Scottish left banging the nationalist drum

Submitted by Matthew on 11 May, 2016 - 2:26 Author: Dale Street

In elections for the Scottish Parliament the SNP triumphed (although with six seats less than in 2011, and two seats short of an absolute majority). The Tory vote was up by 9%, doubling its number of seats. And Labour slumped down by 8%, costing it 13 seats and pushing it into third place.

This was a remarkable achievement by the SNP. During its nine years in power at Holyrood it has imposed cuts on local authorities doubled the size of the cuts imposed on Holyrood by Westminster, slashed student places and teacher numbers in further education, and cut spending on the NHS. It has presided over increases in class sizes in schools and increasing class inequalities in levels of educational attainment, repeatedly voted with the Tories against increasing income tax rates to avoid cuts, and ditched successive commitments to scrap the council tax. Its last term of office (2011-16) was dominated by the independence referendum, in which it made a series of economic predictions now proven to be embarrassingly wrong and a promise of a sterling union which Salmond has now admitted was a non-starter.

The SNP's success like the increase in Tory support and the decline in Labour support is rooted in the fact that Scottish politics has yet to move on from referendum politics. The SNP began its election campaign by asking voters to judge us on our record (not a good idea), moved on to promising radical improvements in education (which only highlighted its failures over the past nine years), and ended up with vague promises of another referendum and independence. Flying the flag and banging a nationalist drum allowed it to retain not just its traditional support but also the support of most yes voters in the 2014 referendum. Many no voters, on the other hand, looked for the party which was loudest in its support for the Union and opposition to another referendum. Inevitably, it was the Tories, as the unabashed party of British nationalism, which fitted the bill.

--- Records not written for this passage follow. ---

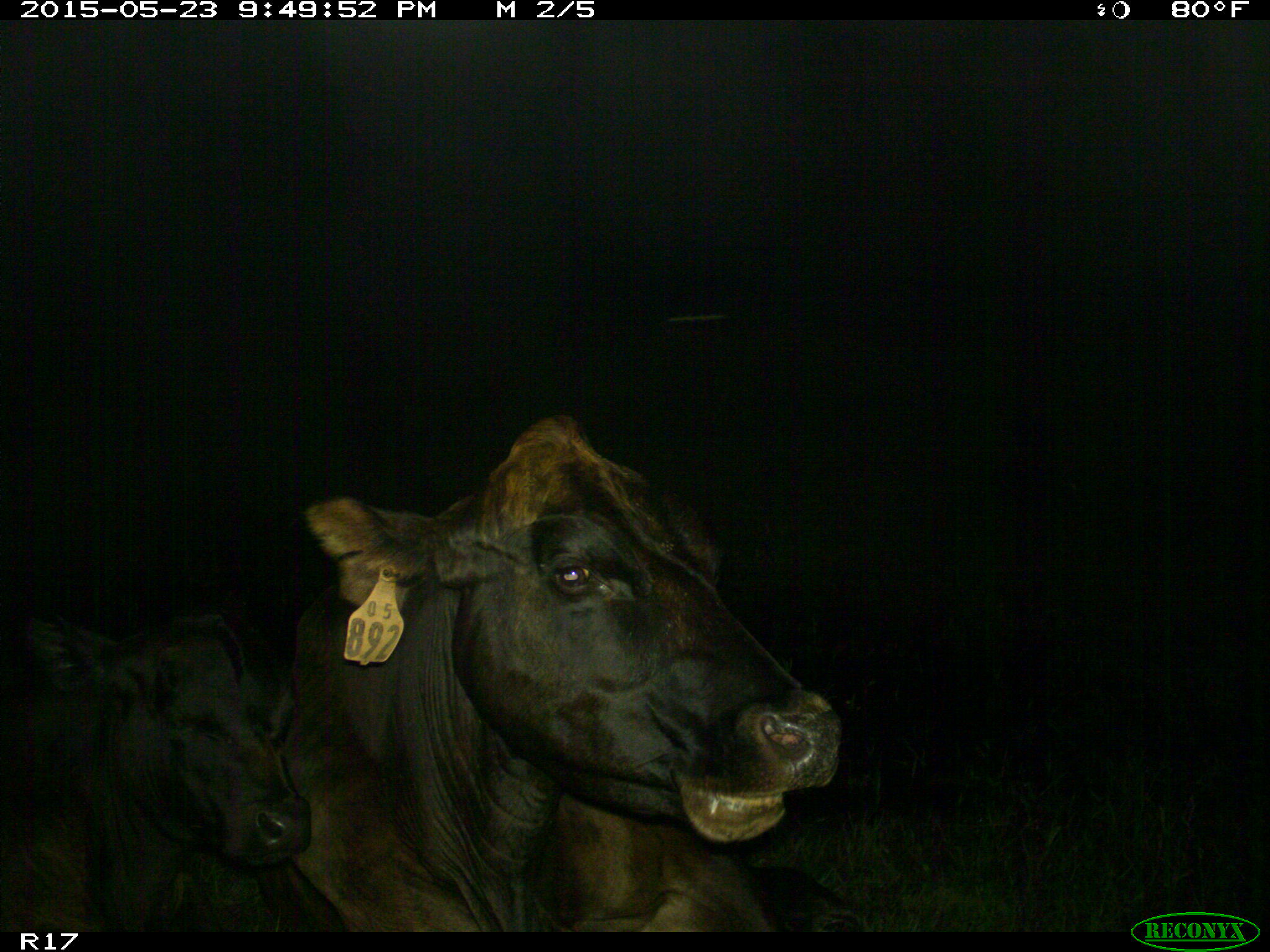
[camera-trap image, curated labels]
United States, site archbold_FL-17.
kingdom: Animalia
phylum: Chordata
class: Mammalia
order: Artiodactyla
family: Bovidae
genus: Bos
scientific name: Bos taurus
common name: domestic cow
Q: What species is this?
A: Bos taurus (domestic cow).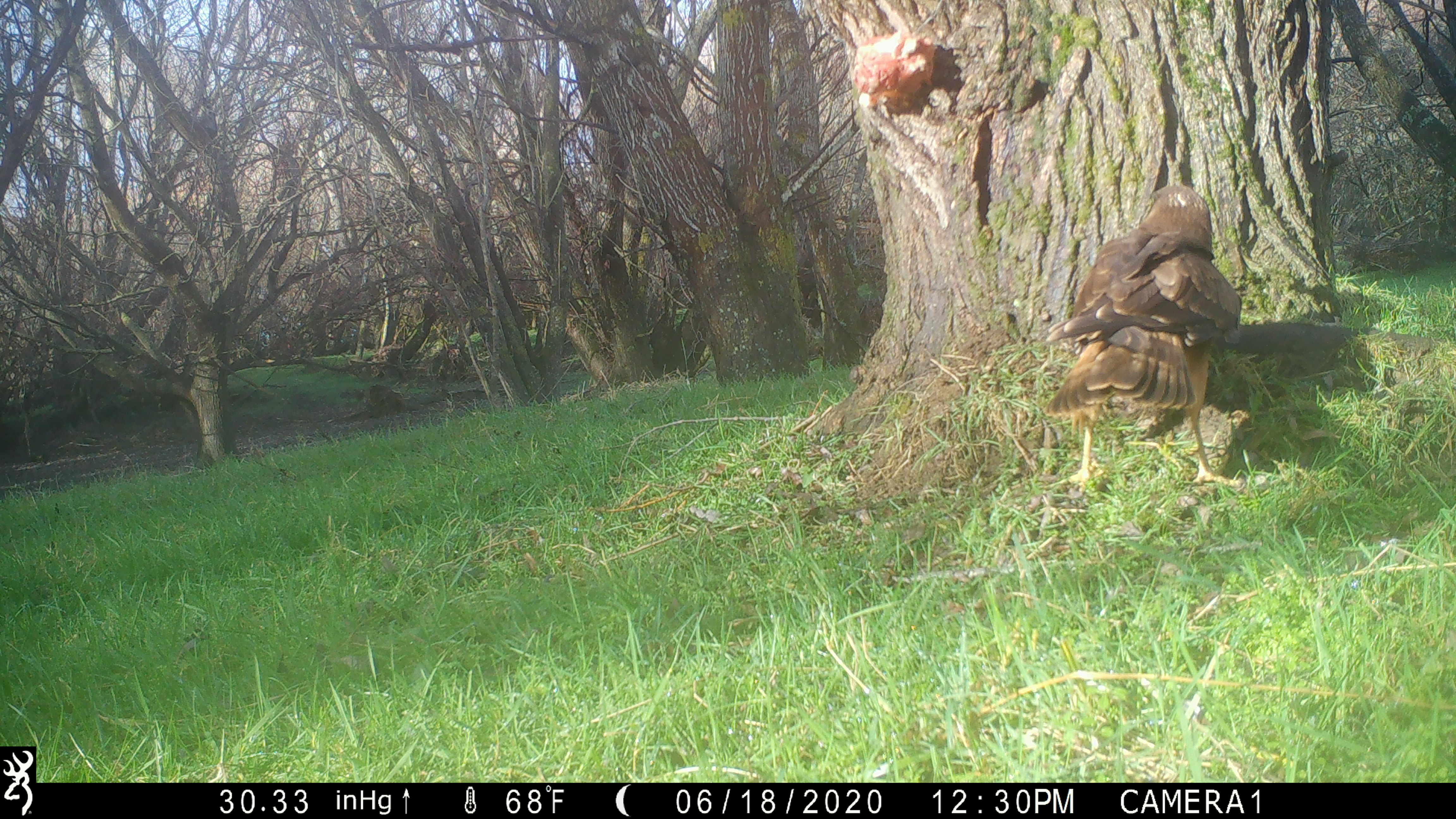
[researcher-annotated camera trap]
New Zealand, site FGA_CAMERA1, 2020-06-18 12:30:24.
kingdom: Animalia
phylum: Chordata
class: Aves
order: Accipitriformes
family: Accipitridae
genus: Circus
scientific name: Circus approximans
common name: swamp harrier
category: harrier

In rural areas there were large-scale desertions by previous SNP voters to the Tories, as an act of opposition to another five years of referendum-mongering. Labour was squeezed between these political mobilisations based on national identities. That clash eliminated the space for Labour's attempt to move on from referendum politics and win support for some traditional social-democratic politics. This analysis is confirmed by experiences on the doorstep during the election campaign. SNP voters could not give a single example of a redistributive policy implemented by the SNP over the past nine years. And they still talked about Red Tories, despite the SNP-Tory alliance to oppose tax rises instead of cuts. SNP voters backed the SNP because it would be Stronger for Scotland, because only independence would bring any improvements to Scotland, and because Scotland had been cheated out of independence in 2014. Not infrequently, all of this was bound together by the wildest of conspiracy theories.

The results were bad news for the left electoral interventions. RISE, the successor to the Radical Independence Campaign, was beaten in Glasgow by Sheridan's Solidarity. In the North East region it was easily beaten by the Scottish National Front. And wherever they competed against each other, RISE was beaten by the Scottish Christian Party. In the Highlands, where an ex-SNP MSP topped its list, RISE could manage only 0.4%. Across Scotland as a whole it managed just 0.5%.

Although Sheridan did better than RISE, he secured nowhere near enough votes to win a seat in Holyrood. On the Glasgow regional list Solidarity scored just 1.4%. Across Scotland as a whole
it picked up only 0.6%.

The Trade Union and Socialist Coalition (TUSC) stood six candidates in selected constituencies, picking up 1.5% to 3% of the vote (usually between 500 and a thousand votes). But the coalition which TUSC supposedly involves was clearly absent: all TUSC candidates were Socialist Party members. In previous years the SWP has stood candidates under the TUSC banner. This time it took the position that it is impossible to call for a vote for Labour. Instead, it called for a vote for TUSC (without taking part in it), while also stressing that it is important to vote RISE or Solidarity in the regional lists.

The Scottish Labour Party right wing has pounced on Labour's poor electoral performance to demand a shift to the right. According to ex-MP Thomas Docherty, the Scottish Labour manifesto was unambiguously socialist (he clearly has a very modest concept of unambiguous socialism) and amounted to self-immolation for dummies. In fact, the cause of Scottish Labour's poor performance is rooted in the legacy of Docherty's own politics (which alienated traditional Labour voters) and ongoing illusions in the SNP as a progressive party (which owe not a little to the collapse of the far left into nationalism in the referendum campaign). Labour and trade union activists need to organise to block any attempt to push Scottish Labour to the right. And what passes itself off as the far left needs to wake up from its nationalist daydreaming, now manifesting itself in pro-Brexit campaigning, and return to a focus on class politics.